• **Passage shown**
:::::
How to loosely couple microservices
Introduction
In my last blog, I showed how to make a simple Kubernetes application resilient. To do so, I had to wrap some key code around a transaction lock to guarantee that only one request is updating the database at a time.
But there is still an issue with the current architecture: what happens when the Redis master dies or when the backend times out (maybe waiting for lock)?
In this article, I will show how to loosely couple the frontend and backend components.
Current architecture
Here is the current solution architecture:
All these components are deployed in HA mode (3 instances), except the Redis master, which has a single instance. So, if the Redis master dies, Kubernetes will promptly deploy a new one. However, the backend is not ready for component unavailability, so it might fail and lose a message.
Certainly, we can implement logic in the backend to retry the Redis master connection, or even think about using Istio VirtualService for this purpose. However, there is a way to delegate this responsibility to an independent component.
A message queue decouples the producer from the consumer and provides the capability to ensure the message has been processed successfully.
New architecture
Here is the new architecture:
There are two new components:
- Messaging: It can be implemented any messaging queue, such as RabbitMQ or IBM Cloud Pak for Integration.
- Consumer: This component will retrieve the messages from the queue and store them in the database.
The backend will continue retrieving the messages synchronously (using the Redis slave). But for the append, it will send the message to the queue. In this case, the consumer will then retrieve the message from the queue and persist in the database (using the Redis master).
The code for this version is available here.
A consequence of the asynchronicity
The asynchronous handling of the append operation decouples the backend from the Redis master. However, it introduces a new problem. So far, the operations were all synchronous: when a message was appended, the list of all messages was returned as the result. Now, the append operation simply adds the message to the queue, and we don’t know when the consumer will process the message.
:::::
• **Provided material**

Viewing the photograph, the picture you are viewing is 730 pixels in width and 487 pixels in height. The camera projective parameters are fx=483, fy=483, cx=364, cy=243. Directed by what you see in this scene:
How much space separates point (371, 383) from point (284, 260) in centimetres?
:::::
• **Task list**
#1 Reproduce everything in the microservices article from "How to loosely couple microservices" down to "and backend components.".
#2 Carry on the microservices article from its last sentence.

• **Final answers**
#1
How to loosely couple microservices
Introduction
In my last blog, I showed how to make a simple Kubernetes application resilient. To do so, I had to wrap some key code around a transaction lock to guarantee that only one request is updating the database at a time.
But there is still an issue with the current architecture: what happens when the Redis master dies or when the backend times out (maybe waiting for lock)?
In this article, I will show how to loosely couple the frontend and backend components.

#2
To fix this problem, we need to change the way the frontend receives the list of messages. Instead of receiving as the result of the append operation, the frontend should query the messages constantly and update the UI.
This implementation is available here.
A look at the test application
The test application does the following flow:
- Clear all messages in the Redis database
- Ensure that the number of messages is zone
- Append N messages
- Retrieve the messages
- Ensure that the number the messages in N
As the processing of the message is now asynchronous, we don’t know when they will be persisted in the database. So, we need to change the logic above to include an additional step:
- Clear all messages in the Redis database
- Ensure that the number of messages is zone
- Append N messages
- Wait for the queue to be empty
- Retrieve the messages
- Ensure that the number the messages in N
The code for this solution is available here.
An issue with auto_ack
Now the solution proposed so far seems robust, but there is still an issue.
As I send 100 messages, only a fraction is returned in the first step of the flow above.
The reason is that even though we are checking that the queue is empty, the messages might not be fully processed (meaning, persisted in the database).
Let’s look at the consumer logic:
- Receive a message from the queue
- Lock the database (to prevent the concurrency problem described in the previous blog)
- Retrieve the messages from the database
- Append the message to the messages
- Persist the messages
- Unlock the database
As the message is consumed from the queue, it’s automatically removed (acknowledged). Then, many messages might be on the way of being processed, either waiting for the database lock or executing one of the steps above.
The solution here is to defer the acknowledgment of the message, to guarantee they are persisted before they are removed from the queue.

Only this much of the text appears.